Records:
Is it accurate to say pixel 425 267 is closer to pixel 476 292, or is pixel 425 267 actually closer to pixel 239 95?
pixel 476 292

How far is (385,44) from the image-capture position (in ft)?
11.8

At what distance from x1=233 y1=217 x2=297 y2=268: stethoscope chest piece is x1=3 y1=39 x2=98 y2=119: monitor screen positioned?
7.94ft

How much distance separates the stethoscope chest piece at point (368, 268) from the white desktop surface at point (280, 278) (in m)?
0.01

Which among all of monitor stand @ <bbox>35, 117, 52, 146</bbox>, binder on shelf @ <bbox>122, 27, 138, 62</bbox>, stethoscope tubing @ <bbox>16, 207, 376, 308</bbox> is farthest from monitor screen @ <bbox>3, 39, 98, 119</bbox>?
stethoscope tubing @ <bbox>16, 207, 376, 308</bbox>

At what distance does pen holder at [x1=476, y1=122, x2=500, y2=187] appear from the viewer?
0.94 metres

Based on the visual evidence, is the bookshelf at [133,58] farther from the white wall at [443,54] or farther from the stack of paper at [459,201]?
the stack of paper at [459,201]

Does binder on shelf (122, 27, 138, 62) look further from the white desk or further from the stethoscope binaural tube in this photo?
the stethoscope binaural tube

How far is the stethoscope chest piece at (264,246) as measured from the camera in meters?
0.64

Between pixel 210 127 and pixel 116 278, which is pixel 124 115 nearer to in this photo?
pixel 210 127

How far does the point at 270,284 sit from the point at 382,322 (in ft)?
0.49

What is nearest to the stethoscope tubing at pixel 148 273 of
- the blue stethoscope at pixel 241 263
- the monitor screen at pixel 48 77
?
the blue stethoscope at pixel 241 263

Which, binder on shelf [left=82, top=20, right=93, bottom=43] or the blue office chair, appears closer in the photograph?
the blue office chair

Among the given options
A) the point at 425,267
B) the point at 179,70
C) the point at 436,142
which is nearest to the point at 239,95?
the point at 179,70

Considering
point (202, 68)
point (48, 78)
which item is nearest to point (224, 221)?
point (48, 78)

### TASK
Reproduce every line unchanged, from the one containing "Does binder on" down to the end of the entries.

### WRITTEN SOLUTION
Does binder on shelf (122, 27, 138, 62) look further from the white desk or further from the stethoscope binaural tube in this photo?
the stethoscope binaural tube

How far is the stethoscope chest piece at (264,246) as measured from the camera in meters?
0.64

Between pixel 210 127 and pixel 116 278, which is pixel 124 115 nearer to in this photo?
pixel 210 127

How far does the point at 270,284 sit from the point at 382,322 (in ft)?
0.49

What is nearest to the stethoscope tubing at pixel 148 273 of
- the blue stethoscope at pixel 241 263
- the monitor screen at pixel 48 77
?
the blue stethoscope at pixel 241 263

Which, binder on shelf [left=82, top=20, right=93, bottom=43] or the blue office chair, appears closer in the photograph?
the blue office chair

Among the given options
A) the point at 425,267
B) the point at 179,70
C) the point at 436,142
which is nearest to the point at 239,95?
the point at 179,70

Considering
point (202, 68)
point (48, 78)
which item is nearest to point (224, 221)?
point (48, 78)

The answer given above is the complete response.